_Vorgegebener Text:_
• • • •

Entscheidend für die Gewebsverträglichkeit sind vor allem Polymorphismen, die die äußeren Domänen der Antigenbindung determinieren. Die hierfür bedeutsamen Exons 2 und 3 der Klasse-I-Gene bzw. das Exon 2 der Klasse-II-Gene sind mit ca. 270 Basenpaaren relativ kurz. Die Überlagerung von Polymorphismen erschwert die eindeutige Sequenzierung und erzeugt in 20 bis 40 Prozent der HLA-Bestimmungen zweifelhafte Ergebnisse, sog. Ambiguities. Diese Mehrdeutigkeiten müssen durch weitere Bestimmungen abgeklärt werden, sodass sich die HLA-Typisierung langwierig gestalten kann.
Next Generation Sequencing
Abhilfe bietet die Sequenzierung längerer DNA-Sequenzen. Die neueren Ansätze des Next Generation Sequencing (NGS) bieten hier deutliche Vorteile. Eine Leselänge über 400 Basenpaare reicht aus, um flankierende Intronregionen abzudecken. Entscheidend ist jedoch die Möglichkeit, die einzelnen paternalen oder maternalen DNA-Stränge getrennt voneinander zu sequenzieren, um überlappende Polymorphismen aufzudecken (klonale Sequenzierung). Gleichzeitig hat man so eine zusätzliche intrinsische Qualitätskontrolle, da in einer validen Analyse immer zwei Allele detektiert werden müssen.
Noch steht der Einsatz von NGS für die HLA-Analytik am Anfang, doch er besitzt ein enormes Potenzial für die Immungenetik der Zukunft. Die Hochdurchsatzsequenzierung wird die Sicherheit der Knochenmarkstransplantation weiter verbessern, indem sie das Screening vieler Spender in höchster Auflösung ermöglicht und Zeitverluste vermeiden hilft.
HLA-Tests im Überblick
Die hier beispielhaft vorgestellten Methoden der HLA-Differenzierung reichen von der klassischen Serologie über die PCR bis zur DNA-Sequenzierung. Zwei medizinische Indikationen sind zu unterscheiden:
die Genotypisierung und Antikörperbestimmung für die Transplantation;
der Nachweis einzelner Merkmale im Rahmen der Autoimmundiagnostik.

• • • •

_Vorliegende Datensätze:_
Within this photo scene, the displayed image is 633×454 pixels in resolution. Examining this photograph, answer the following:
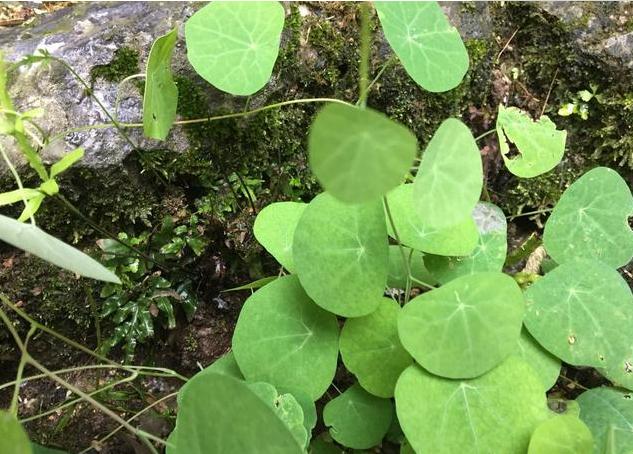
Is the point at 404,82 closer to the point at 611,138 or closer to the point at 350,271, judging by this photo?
the point at 611,138

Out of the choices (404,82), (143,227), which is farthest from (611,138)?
(143,227)

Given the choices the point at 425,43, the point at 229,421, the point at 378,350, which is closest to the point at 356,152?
the point at 229,421

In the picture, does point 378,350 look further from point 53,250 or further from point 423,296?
point 53,250

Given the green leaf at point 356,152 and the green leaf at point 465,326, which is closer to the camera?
the green leaf at point 356,152

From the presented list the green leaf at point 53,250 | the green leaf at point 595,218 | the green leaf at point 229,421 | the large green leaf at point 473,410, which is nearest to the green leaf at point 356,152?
the green leaf at point 229,421

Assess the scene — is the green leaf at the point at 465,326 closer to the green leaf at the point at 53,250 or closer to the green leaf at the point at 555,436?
the green leaf at the point at 555,436

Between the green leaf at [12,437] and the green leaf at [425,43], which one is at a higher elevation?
the green leaf at [425,43]
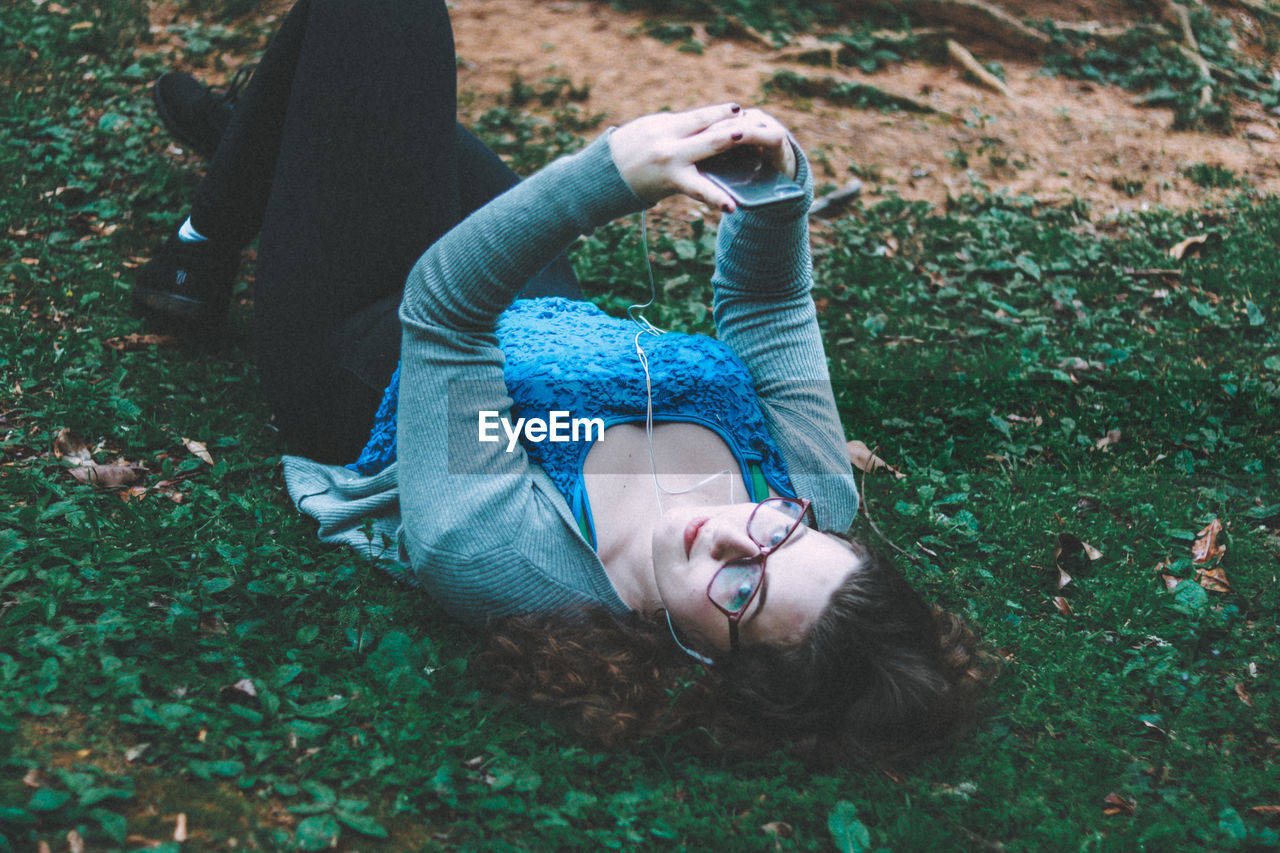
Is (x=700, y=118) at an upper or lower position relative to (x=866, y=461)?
upper

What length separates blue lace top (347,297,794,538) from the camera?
255 centimetres

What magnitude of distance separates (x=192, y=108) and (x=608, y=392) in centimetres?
242

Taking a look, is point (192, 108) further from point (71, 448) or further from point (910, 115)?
point (910, 115)

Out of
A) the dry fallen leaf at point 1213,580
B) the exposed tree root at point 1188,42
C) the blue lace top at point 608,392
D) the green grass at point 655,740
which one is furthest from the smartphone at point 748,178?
the exposed tree root at point 1188,42

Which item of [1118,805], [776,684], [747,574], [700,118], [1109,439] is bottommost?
[1109,439]

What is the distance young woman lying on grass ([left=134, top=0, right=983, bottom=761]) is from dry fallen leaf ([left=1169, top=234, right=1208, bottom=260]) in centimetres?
328

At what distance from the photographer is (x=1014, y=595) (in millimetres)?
3033

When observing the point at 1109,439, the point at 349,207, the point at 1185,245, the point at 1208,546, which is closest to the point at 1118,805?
the point at 1208,546

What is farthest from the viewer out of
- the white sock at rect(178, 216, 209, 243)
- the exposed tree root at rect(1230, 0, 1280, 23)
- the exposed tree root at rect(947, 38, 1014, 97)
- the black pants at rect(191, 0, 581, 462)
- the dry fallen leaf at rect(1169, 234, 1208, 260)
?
the exposed tree root at rect(1230, 0, 1280, 23)

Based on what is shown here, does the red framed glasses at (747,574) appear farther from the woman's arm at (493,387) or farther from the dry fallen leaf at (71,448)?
the dry fallen leaf at (71,448)

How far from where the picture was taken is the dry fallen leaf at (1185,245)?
5.14 m

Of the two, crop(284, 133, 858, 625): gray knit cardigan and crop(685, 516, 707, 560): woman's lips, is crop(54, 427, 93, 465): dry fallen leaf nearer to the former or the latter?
crop(284, 133, 858, 625): gray knit cardigan

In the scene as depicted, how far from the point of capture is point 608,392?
2588 millimetres

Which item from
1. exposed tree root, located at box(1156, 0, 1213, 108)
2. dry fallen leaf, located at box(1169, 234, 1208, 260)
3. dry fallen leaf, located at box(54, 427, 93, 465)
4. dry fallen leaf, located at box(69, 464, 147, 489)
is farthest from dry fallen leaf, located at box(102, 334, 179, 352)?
exposed tree root, located at box(1156, 0, 1213, 108)
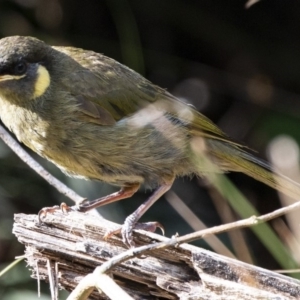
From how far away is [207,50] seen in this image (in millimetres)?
6570

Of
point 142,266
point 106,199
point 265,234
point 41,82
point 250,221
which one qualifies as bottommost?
point 142,266

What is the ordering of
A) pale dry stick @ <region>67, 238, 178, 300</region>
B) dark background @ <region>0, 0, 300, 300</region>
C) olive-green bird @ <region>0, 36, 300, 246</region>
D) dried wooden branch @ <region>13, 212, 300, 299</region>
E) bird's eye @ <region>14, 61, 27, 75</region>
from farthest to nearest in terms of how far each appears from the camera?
dark background @ <region>0, 0, 300, 300</region>
bird's eye @ <region>14, 61, 27, 75</region>
olive-green bird @ <region>0, 36, 300, 246</region>
dried wooden branch @ <region>13, 212, 300, 299</region>
pale dry stick @ <region>67, 238, 178, 300</region>

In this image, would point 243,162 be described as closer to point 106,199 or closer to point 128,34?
point 106,199

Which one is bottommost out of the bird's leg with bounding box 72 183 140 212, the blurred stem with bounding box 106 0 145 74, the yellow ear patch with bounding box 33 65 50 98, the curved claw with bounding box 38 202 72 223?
the curved claw with bounding box 38 202 72 223

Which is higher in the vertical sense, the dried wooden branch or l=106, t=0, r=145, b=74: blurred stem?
l=106, t=0, r=145, b=74: blurred stem

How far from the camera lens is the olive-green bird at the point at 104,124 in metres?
3.95

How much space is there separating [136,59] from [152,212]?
1.25 m

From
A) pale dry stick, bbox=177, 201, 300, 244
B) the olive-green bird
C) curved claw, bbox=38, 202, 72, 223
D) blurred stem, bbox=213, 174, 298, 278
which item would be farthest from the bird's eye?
pale dry stick, bbox=177, 201, 300, 244

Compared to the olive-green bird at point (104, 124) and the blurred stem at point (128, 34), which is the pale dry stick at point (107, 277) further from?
the blurred stem at point (128, 34)

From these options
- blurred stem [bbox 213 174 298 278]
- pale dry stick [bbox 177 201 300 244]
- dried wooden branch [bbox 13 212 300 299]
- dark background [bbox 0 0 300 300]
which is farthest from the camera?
dark background [bbox 0 0 300 300]

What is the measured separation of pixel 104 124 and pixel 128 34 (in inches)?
84.8

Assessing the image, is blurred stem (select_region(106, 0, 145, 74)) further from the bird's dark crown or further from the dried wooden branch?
the dried wooden branch

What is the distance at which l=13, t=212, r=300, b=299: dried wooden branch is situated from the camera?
9.38ft

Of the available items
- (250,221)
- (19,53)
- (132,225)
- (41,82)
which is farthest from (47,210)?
(250,221)
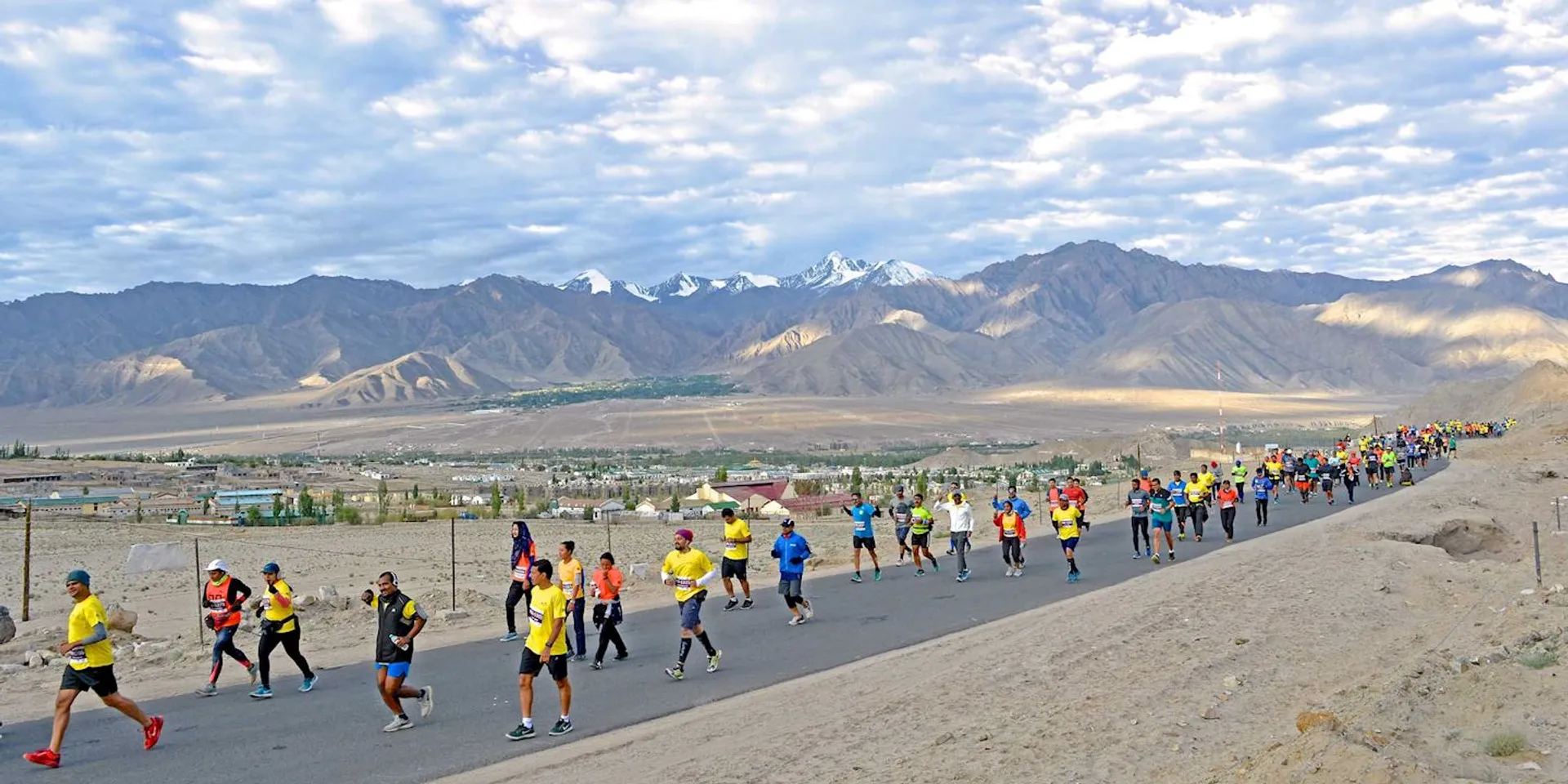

• • • •

Zähle alle Methoden der HLA-Differenzierung auf, die der Text über die HLA-Typisierung beispielhaft vorstellt. Die Datensätze stehen in keinem Zusammenhang mit dem Text.

- klassische Serologie
- PCR
- DNA-Sequenzierung